= 文書抜粋 =
────────────────────

河野洋平氏の「卑怯」な論法と国会招致 島田洋一(福井県立大学教授)

 「河野談話」の経緯について、河野洋平元官房長官自身に国会で説明を求めるという「次世代の会」山田宏衆院議員の提案を自民党が拒否したという。
 山田氏は、河野氏の参考人招致を求めた理由をツイッターに次のように記している(7月11日付け)。
 談話に関する記者発表の席で河野氏が「(慰安婦の)強制連行はあった」と断言したため誤解が一段と拡大した、「なぜ証拠もない『強制連行』をあっさり認めたのか。御当人しか説明できない」、河野氏は新聞紙上や講演では時に談話に触れるが、衆議院議長まで務め、最高位の勲章(桐花大綬章)を受けた人間として、国権の最高機関たる国会の場で堂々と説明すべきではないか―。実に理に適った議論である。
 ところが、塩崎恭久衆院予算委理事(自民)から連絡があり、「『河野氏の招致は自民党としては行うべきでない』という結論になった」「理由は、『議長まで務めた元議員を招致する事例は、本人が犯罪への関与が取りざたされた以外はない』から」とのことだったという。すなわち「前例がない」から駄目というわけだ。
 河野氏の行為は、前例がないほどに日本の名誉を毀損し、その毀損は今も進行している。前例がない対応が必要になるのは当然である。しかも、内閣官房長官の地位にある者が、虚偽の言説で他者の人格を傷つけるなら、立派な権力犯罪に当たる。官房長官経験者である塩崎氏は、そんな自覚もなしに仕事をしていたのか。
 「自民党として」の決定という塩崎氏の発言を、多くの自民党議員がよしとするようなら、安倍政権の求心力低下にもつながっていこう。
 河野氏は、山口市での講演(6月21日)で、「『他国も昔は同様のことをやっていた』と開き直るのは卑怯なことです。速度違反で検挙された人が、周りもやっていると居直るようなもの」などと河野談話見直しの動きを批判している。
 この人の口から「卑怯」という言葉が出るとは驚きだが、問題は、韓国における米軍慰安婦村などと「同様」の旧日本軍の慰安所だけが、「残虐性と巨大さにおいて前例を見ない」(2007年7月30日、米下院決議)などと特別に「異様」な存在であったかのごとく国際宣伝されるに至った点である。
 河野氏の「速度違反」の比喩に付き合えば(国の名誉が掛かった問題を喩えるには不見識に軽い例と思うが)、同じスピードで走行しながら、韓国人やアメリカ人のドライバーは違反を問われず、日本人ドライバーだけが呼び止められた上、身に覚えのないひき逃げの罪で極刑を言い渡されたようなものである。
 「速度違反はともかくひき逃げなどしていない」と心ある日本人は主張しているのであり、「米・韓人も速度違反をしていた」などと、この場合意味のない、「卑怯」というより愚かな反論を一体誰がしたというのか。正当な河野談話見直しの動きを、「周りもやっていると居直る」などと形容する河野氏の姿勢こそ「卑怯」なすり換えであろう。
 なお、河野氏とともに、事務方の中心として「談話」作成に当たった内閣外政審議室長(1993年当時)で元外務官僚の谷野作太郎氏も国会に参考人招致し、話を聞かねばならない。

────────────────────

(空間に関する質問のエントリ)
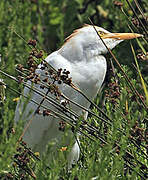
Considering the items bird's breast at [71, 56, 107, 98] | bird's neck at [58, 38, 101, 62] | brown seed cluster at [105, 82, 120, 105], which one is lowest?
brown seed cluster at [105, 82, 120, 105]

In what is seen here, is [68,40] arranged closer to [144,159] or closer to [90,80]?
[90,80]

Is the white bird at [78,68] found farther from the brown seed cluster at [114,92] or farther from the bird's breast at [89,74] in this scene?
the brown seed cluster at [114,92]

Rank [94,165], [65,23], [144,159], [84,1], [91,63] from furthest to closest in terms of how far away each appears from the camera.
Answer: [84,1], [65,23], [91,63], [144,159], [94,165]

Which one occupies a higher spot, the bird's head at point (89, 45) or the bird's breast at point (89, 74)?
the bird's head at point (89, 45)

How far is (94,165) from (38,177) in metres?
0.15

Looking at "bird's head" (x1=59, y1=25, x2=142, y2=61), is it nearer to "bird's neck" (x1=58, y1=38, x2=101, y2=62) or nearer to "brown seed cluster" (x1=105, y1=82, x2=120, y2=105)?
"bird's neck" (x1=58, y1=38, x2=101, y2=62)

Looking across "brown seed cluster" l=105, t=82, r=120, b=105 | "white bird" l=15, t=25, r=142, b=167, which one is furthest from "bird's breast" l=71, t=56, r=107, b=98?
"brown seed cluster" l=105, t=82, r=120, b=105

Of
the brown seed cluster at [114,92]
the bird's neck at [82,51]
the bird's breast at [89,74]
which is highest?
the bird's neck at [82,51]

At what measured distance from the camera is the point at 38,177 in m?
1.33

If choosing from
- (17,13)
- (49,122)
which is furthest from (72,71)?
(17,13)

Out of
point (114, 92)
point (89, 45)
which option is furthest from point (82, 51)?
point (114, 92)

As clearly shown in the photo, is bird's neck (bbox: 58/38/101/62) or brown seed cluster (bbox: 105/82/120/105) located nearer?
brown seed cluster (bbox: 105/82/120/105)

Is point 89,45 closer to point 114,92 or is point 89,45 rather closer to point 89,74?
point 89,74

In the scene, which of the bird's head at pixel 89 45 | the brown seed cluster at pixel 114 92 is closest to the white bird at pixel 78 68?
the bird's head at pixel 89 45
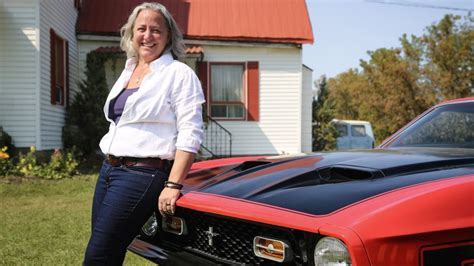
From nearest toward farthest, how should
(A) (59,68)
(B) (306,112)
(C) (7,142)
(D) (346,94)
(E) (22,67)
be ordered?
(C) (7,142), (E) (22,67), (A) (59,68), (B) (306,112), (D) (346,94)

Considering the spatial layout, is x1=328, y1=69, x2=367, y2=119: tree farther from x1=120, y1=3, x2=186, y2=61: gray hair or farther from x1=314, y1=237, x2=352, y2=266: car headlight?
x1=314, y1=237, x2=352, y2=266: car headlight

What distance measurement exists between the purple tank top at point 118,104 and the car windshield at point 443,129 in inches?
74.5

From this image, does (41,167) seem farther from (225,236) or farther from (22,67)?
(225,236)

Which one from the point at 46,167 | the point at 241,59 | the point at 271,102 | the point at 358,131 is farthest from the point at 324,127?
the point at 46,167

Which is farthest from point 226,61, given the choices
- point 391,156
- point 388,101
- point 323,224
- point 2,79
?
point 388,101

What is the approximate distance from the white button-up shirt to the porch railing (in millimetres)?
10828

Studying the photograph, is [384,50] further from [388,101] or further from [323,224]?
[323,224]

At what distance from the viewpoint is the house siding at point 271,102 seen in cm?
1344

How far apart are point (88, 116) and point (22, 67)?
1876mm

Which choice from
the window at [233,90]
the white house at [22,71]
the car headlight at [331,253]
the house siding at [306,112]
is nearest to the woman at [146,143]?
the car headlight at [331,253]

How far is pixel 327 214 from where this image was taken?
1.74 metres

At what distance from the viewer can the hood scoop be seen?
2098mm

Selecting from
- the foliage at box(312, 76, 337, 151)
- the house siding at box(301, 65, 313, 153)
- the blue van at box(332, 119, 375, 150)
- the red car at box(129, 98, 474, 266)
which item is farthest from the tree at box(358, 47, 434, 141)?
the red car at box(129, 98, 474, 266)

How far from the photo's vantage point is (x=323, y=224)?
5.54 ft
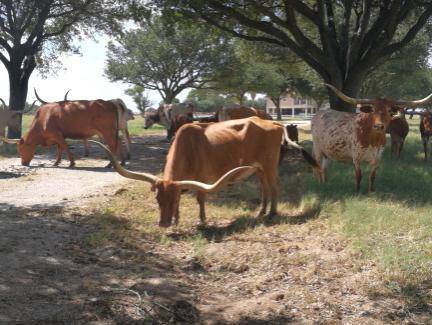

────────────────────

= 課題一覧 =
a - 河野談話に関する論評のうち、「山田氏は、河野氏の参考人招致」から始まり「ない」から駄目というわけだ。」で終わる部分を、一字一句違えずに書き写してください。
b - 河野談話に関する論評に出てくる、月と日まで示された日付をすべて挙げてください。
エントリは使用する必要がありません。

= 解答一覧 =
a -
山田氏は、河野氏の参考人招致を求めた理由をツイッターに次のように記している(7月11日付け)。
 談話に関する記者発表の席で河野氏が「(慰安婦の)強制連行はあった」と断言したため誤解が一段と拡大した、「なぜ証拠もない『強制連行』をあっさり認めたのか。御当人しか説明できない」、河野氏は新聞紙上や講演では時に談話に触れるが、衆議院議長まで務め、最高位の勲章(桐花大綬章)を受けた人間として、国権の最高機関たる国会の場で堂々と説明すべきではないか―。実に理に適った議論である。
 ところが、塩崎恭久衆院予算委理事(自民)から連絡があり、「『河野氏の招致は自民党としては行うべきでない』という結論になった」「理由は、『議長まで務めた元議員を招致する事例は、本人が犯罪への関与が取りざたされた以外はない』から」とのことだったという。すなわち「前例がない」から駄目というわけだ。

b -
7月11日
6月21日
2007年7月30日